Als Finanzchef des Vatikans war der Australier bislang die inoffizielle Nummer drei des Kirchenstaats. Wegen der Vorwürfe, sich als junger Pfarrer und später auch als Erzbischof in seiner Heimat an Jungen vergangen zu haben, ist er seit Ende Juni auf eigenen Wunsch beurlaubt. Durch den neuen Termin am 6. Oktober muss der Papst auf die Dienste des Kurien-Kardinals nun weiterhin verzichten.

Pell ist der ranghöchste katholische Geistliche, der wegen Missbrauchsvorwürfen vor Gericht steht. Sein Auftritt vor dem Magistrates Court in Melbourne wurde von Medien aus aller Welt verfolgt. Der Kardinal musste sich unter Polizeischutz mühsam einen Weg durch die Kameras bahnen.

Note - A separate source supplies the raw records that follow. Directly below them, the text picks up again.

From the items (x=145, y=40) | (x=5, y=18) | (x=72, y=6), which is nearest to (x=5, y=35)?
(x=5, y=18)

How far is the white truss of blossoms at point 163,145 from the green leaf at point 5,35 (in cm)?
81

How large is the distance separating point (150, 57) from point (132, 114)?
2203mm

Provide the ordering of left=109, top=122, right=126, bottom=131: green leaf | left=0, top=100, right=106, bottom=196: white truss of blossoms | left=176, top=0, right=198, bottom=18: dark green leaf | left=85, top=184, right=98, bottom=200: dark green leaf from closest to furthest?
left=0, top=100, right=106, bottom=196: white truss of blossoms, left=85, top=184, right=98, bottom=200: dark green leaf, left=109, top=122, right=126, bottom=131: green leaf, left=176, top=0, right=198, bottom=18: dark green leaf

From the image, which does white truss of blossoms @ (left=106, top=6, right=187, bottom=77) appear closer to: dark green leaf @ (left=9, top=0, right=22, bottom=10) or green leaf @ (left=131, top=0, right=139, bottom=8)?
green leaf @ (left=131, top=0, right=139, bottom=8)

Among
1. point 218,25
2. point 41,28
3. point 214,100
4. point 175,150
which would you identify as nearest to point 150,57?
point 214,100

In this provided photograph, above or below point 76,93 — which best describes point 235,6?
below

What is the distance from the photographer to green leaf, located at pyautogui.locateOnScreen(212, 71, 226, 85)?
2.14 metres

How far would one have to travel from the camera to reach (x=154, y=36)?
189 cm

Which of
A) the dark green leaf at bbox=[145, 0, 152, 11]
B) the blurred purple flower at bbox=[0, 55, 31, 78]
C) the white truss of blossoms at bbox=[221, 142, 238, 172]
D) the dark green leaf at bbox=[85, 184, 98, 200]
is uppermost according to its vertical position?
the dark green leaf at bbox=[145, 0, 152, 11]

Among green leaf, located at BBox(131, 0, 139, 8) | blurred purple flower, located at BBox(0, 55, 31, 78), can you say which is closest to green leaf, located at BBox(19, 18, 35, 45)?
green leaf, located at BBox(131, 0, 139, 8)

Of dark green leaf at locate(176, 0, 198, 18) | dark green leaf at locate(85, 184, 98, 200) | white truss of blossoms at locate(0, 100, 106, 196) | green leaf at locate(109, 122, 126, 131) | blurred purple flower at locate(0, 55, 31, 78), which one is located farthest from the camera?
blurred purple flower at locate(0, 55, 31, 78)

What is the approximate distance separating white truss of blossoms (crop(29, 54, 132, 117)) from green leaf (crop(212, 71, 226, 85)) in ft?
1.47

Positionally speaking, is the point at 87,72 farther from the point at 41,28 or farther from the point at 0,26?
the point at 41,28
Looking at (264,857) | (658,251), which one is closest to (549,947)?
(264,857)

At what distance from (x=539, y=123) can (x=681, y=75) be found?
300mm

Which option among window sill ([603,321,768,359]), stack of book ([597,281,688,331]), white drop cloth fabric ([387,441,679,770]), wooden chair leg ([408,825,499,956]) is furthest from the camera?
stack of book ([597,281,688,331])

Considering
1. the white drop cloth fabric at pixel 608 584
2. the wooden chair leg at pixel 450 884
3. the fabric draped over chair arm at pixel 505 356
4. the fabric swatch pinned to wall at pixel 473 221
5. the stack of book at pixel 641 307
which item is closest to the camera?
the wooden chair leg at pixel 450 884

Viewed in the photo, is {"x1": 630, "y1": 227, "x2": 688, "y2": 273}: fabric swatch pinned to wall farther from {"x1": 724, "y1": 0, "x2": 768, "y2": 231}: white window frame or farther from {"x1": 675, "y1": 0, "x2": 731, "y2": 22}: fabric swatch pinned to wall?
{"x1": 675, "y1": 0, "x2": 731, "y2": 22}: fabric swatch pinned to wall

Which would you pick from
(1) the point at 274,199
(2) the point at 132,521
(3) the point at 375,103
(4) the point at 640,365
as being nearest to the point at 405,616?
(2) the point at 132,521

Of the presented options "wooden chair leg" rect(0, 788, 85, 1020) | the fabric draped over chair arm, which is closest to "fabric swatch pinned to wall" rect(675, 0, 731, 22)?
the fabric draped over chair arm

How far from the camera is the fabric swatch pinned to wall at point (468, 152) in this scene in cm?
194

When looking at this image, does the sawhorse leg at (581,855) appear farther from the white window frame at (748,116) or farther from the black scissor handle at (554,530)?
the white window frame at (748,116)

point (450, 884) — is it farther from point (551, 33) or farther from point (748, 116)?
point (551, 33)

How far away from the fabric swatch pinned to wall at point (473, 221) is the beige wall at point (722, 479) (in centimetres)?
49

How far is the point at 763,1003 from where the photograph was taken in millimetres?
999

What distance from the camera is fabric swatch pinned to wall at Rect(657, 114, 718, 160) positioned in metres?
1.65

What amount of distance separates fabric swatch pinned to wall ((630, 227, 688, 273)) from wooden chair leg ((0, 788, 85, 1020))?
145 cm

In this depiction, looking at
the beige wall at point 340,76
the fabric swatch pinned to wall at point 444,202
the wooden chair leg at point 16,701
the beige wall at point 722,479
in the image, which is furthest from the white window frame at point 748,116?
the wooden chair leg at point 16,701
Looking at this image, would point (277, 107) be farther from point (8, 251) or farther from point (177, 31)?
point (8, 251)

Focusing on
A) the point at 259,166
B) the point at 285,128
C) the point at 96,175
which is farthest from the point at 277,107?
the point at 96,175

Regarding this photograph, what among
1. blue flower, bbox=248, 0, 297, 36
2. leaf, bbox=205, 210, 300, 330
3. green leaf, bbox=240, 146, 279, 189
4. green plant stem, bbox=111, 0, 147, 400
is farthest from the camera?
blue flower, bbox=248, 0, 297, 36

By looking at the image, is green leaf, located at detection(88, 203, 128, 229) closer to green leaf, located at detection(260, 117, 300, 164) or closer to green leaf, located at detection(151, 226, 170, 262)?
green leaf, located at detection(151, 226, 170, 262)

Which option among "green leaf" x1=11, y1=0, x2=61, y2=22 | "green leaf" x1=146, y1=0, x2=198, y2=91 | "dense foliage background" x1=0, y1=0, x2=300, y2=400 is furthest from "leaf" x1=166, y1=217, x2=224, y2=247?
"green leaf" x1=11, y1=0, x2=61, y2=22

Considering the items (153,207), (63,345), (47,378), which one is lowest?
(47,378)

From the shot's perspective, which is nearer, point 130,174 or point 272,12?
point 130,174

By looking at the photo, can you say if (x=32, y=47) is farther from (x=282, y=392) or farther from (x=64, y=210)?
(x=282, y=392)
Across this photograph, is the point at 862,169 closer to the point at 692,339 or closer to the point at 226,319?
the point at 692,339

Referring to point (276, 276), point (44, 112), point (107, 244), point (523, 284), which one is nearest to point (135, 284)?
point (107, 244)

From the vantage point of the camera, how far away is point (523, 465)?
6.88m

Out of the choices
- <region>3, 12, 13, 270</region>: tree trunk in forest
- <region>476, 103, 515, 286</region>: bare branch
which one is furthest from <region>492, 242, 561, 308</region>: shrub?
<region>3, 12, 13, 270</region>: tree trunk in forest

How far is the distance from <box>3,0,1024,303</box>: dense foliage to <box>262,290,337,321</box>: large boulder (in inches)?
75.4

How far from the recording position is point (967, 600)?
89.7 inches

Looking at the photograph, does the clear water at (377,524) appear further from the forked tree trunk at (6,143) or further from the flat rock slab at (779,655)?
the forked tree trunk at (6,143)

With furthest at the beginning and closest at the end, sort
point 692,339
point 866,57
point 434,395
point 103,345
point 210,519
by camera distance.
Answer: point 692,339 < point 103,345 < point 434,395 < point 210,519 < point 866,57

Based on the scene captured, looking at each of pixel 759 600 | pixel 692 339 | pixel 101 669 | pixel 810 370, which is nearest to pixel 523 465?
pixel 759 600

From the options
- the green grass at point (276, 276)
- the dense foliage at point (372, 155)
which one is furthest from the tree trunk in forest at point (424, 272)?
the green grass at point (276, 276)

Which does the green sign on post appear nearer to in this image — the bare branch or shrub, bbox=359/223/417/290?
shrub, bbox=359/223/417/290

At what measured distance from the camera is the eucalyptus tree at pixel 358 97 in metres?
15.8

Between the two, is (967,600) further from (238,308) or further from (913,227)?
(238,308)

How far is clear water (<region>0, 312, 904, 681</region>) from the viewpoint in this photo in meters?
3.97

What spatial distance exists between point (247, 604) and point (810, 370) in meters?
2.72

Vor Gericht kündigte sein Anwalt Robert Richter dann an: "Kardinal Pell wird bezüglich aller Vorwürfe auf unschuldig plädieren." Zugleich betonte er, dass die Unschuldsvermutung gelte. Die australischen Behörden haben sich noch nicht näher dazu geäußert, was genau Pell vorgeworfen wird. Offiziell heißt es nur, es gehe um länger zurückliegende Vorwürfe des sexuellen Missbrauchs.

In der Vergangenheit hatte es mehrfach Beschwerden gegeben, die in Pells Zeit als Priester in seiner Heimatgemeinde Ballarat (1976-1980) und Erzbischof von Melbourne (1996 - 2001) zurückreichen. Vor einem Jahr behaupteten zwei Männer, dass er sie in den 1970er Jahren in einem Schwimmbad unsittlich angefasst habe. Ein weiterer Mann berichtete, der katholische Geistliche habe sich in den 1980er Jahren vor Jungen in einem Umkleideraum am Strand entblößt.

Der Papst-Vertraute bestreitet alles. Ende Juni sagte er: "Ich bin unschuldig. Diese Anschuldigungen sind falsch. Die ganze Vorstellung von sexuellem Missbrauch ist abscheulich für mich." Mit der Anhörung ist nach australischem Recht noch keine Entscheidung darüber gefallen, ob sich Pell tatsächlich einem Prozess stellen muss. Wenn es dazu kommt, wäre ein anderes Gericht zuständig.

Vor seiner Versetzung nach Rom Anfang 2014 war Pell Erzbischof von Melbourne und Sydney. Franziskus ernannte ihn dann zum Leiter einer neuen Aufsichtsbehörde für die wirtschaftlichen Angelegenheiten des Vatikans. Zudem sitzt er in einem Neuner-Gremium, das den Papst in Fragen einer Reform der römisch-katholischen Kirche berät. Die Vorwürfe sind auch deshalb heikel, weil Pell eingeräumt hatte, dass Australiens Kirche Missbrauchsfälle lange Jahre herunterspielte.